▶ [Text block]
Norway participated in the Eurovision Song Contest 2010 with the song "My Heart Is Yours" written by Hanne Sørvaag and Fredrik Kempe. The song was performed by Didrik Solli-Tangen. In addition to participating in the contest, the Norwegian broadcaster Norsk rikskringkasting (NRK) also hosted the Eurovision Song Contest after winning the competition in 2009 with the song "Fairytale" performed by Alexander Rybak. NRK organised the national final Melodi Grand Prix 2010 in order to select the Norwegian entry for the 2010 contest in Oslo. "My Heart Is Yours" performed by Didrik Solli-Tangen was selected as the winner following a five-week-long competition consisting of three semi-finals, a Last Chance round and the final.

As the host country, Norway qualified to compete directly in the final of the Eurovision Song Contest. Performing in position 3 during the final, Norway placed twentieth out of the 25 participating countries with 35 points.

Before Eurovision

Hosting the Eurovision Song Contest 2010 
After winning the 2009 Contest, Norway became the host of the Eurovision Song Contest 2010 which took place in Bærum just outside Oslo. NRK announced that a total of 150 million kroner (€17,4 million) would be spent to host the contest. On 27 May 2009, NRK announced that the 2010 Contest would be held in the Oslo metropolitan area, arguing that Oslo was the only city with the required capacity, venues, and infrastructure to hold the show. After selecting two candidates for the show, NRK chose the newly constructed Telenor Arena, situated in the neighbouring municipality Bærum. This arena beat the Oslo Spektrum, the host of the 1996 Contest.

Melodi Grand Prix 2010 
Melodi Grand Prix 2010 was the 48th edition of the Norwegian national final Melodi Grand Prix and selected Norway's entry for the Eurovision Song Contest 2010. The competition consisted of three semi-finals, a Last Chance round and a final in different cities across Norway, hosted by Per Sundnes and Marte Stokstad. The shows were televised on NRK1 as well as streamed online at NRK's official website nrk.no.

▶ [Records provided]
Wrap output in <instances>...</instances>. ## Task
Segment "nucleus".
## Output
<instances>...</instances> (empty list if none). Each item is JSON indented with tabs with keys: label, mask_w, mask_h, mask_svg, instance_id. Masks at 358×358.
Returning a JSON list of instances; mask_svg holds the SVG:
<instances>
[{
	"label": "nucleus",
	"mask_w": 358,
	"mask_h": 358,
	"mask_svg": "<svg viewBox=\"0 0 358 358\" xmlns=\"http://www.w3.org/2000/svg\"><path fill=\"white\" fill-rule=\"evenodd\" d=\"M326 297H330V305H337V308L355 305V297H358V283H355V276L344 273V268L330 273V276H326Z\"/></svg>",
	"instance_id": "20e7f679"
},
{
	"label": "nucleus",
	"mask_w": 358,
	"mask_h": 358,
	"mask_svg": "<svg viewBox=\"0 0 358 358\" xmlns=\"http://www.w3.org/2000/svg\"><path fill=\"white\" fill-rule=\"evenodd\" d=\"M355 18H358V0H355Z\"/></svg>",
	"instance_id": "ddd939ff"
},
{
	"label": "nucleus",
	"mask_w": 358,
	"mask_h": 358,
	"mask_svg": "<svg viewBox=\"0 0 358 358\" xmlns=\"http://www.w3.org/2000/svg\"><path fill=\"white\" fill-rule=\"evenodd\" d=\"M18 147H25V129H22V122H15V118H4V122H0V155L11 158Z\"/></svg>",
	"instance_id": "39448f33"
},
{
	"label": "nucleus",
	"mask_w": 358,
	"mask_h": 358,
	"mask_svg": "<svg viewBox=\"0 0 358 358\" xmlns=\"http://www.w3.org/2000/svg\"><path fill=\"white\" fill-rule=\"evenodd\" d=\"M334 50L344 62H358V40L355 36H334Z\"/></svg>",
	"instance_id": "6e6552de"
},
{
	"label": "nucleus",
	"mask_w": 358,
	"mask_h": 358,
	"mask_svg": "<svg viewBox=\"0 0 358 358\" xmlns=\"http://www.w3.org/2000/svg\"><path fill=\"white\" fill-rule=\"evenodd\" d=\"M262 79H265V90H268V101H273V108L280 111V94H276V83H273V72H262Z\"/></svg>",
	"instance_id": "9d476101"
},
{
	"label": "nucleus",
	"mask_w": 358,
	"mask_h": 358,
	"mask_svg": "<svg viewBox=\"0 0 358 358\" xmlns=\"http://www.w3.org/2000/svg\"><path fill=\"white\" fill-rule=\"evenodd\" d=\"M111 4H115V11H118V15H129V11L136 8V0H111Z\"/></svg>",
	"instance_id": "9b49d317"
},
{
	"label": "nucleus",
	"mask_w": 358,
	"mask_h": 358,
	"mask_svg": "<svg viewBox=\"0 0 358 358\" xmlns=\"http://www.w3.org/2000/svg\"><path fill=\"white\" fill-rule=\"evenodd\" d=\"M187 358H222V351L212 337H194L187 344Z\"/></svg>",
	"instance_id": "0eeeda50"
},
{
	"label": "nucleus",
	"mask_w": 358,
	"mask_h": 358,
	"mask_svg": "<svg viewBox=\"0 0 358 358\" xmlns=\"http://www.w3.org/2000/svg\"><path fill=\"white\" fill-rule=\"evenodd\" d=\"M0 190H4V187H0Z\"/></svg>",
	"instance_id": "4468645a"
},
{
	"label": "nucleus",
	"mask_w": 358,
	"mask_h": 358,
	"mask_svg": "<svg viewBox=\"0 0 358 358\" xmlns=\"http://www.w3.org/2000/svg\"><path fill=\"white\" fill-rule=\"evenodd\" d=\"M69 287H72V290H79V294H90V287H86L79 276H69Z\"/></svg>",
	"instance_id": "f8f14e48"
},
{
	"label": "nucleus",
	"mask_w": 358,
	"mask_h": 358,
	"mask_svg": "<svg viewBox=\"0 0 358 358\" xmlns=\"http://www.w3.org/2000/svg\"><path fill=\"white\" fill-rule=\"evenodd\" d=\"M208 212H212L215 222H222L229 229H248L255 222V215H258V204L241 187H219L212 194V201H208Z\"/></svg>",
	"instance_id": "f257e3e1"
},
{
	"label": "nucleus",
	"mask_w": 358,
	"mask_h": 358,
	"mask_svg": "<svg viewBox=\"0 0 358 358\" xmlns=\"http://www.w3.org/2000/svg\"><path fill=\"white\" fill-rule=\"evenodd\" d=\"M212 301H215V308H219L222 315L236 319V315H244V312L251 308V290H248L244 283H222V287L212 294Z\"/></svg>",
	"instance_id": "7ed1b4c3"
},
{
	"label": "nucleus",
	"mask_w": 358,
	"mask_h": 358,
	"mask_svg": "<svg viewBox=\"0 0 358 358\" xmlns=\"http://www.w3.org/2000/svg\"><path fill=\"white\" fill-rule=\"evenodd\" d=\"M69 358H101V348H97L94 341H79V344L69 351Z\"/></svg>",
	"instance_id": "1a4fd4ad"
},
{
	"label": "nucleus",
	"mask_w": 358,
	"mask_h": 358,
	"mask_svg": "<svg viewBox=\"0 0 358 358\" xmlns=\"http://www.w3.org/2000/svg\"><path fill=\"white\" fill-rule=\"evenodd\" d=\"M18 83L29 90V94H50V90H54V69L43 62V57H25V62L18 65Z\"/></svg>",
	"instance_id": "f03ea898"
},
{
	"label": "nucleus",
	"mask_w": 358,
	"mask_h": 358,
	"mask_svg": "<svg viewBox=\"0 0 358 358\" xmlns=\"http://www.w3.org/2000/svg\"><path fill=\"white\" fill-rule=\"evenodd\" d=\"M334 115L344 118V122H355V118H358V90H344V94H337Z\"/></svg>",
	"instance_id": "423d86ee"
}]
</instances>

▶ [Set tasks]
A: Update the entries from their start down through the line containing "297H330V305H337V308L355 305V297H358V283H355V276L344 273V268L330": swap "Segment" for "Outline" and keep everything else unchanged. Give back only those lines.
B: Go on with the text about Norway at the 2010 Eurovision Song Contest, starting after its last sentence.

▶ [Responses to the exercise]
A:
Wrap output in <instances>...</instances>. ## Task
Outline "nucleus".
## Output
<instances>...</instances> (empty list if none). Each item is JSON indented with tabs with keys: label, mask_w, mask_h, mask_svg, instance_id. Masks at 358×358.
Returning a JSON list of instances; mask_svg holds the SVG:
<instances>
[{
	"label": "nucleus",
	"mask_w": 358,
	"mask_h": 358,
	"mask_svg": "<svg viewBox=\"0 0 358 358\" xmlns=\"http://www.w3.org/2000/svg\"><path fill=\"white\" fill-rule=\"evenodd\" d=\"M326 297H330V305H337V308L355 305V297H358V283H355V276L344 273V268L330 273V276H326Z\"/></svg>",

B:
Format 
The competition consisted of five shows: three semi-finals on 8, 16 and 23 January 2010, the Last Chance () round on 30 January 2010 and a final on 6 February 2010. Seven songs competed in each semi-final and the top two entries proceeded directly to the final, while the songs that placed third and fourth proceeded to the Last Chance round. The two fifth-placed acts from the semi-finals with the most votes also proceeded to the Last Chance round as wildcards. An additional two entries qualified from the Last Chance round to the final. The results in the semi-finals and Last Chance round were determined exclusively by public televoting. The results in the final were determined by public televoting and four regional juries.

Competing entries 
A submission period was opened by NRK between 6 July 2009 and 1 September 2009. Songwriters were required to hold Norwegian citizenship or have permanent residency in Norway. Collaborations with foreign songwriters were permitted as long as half of the composition were by Norwegian songwriters. NRK also reserved the right to choose the performers of the selected songs in consultation with the songwriters and directly invite certain artists and composers to compete in addition to the public call for submissions. At the close of the deadline, over 1,000 submissions were received. Twenty-one songs were selected for the competition by a jury panel. The competing songs were revealed on 27 November 2009, while the artists were revealed between 2 and 17 December 2009. 30-second clips of the competing entries in each semi-final were released on 4, 11 and 17 December 2009, respectively, while the songs in their entirety were premiered via radio on NRK P1 on 7, 14 and 20 January, respectively.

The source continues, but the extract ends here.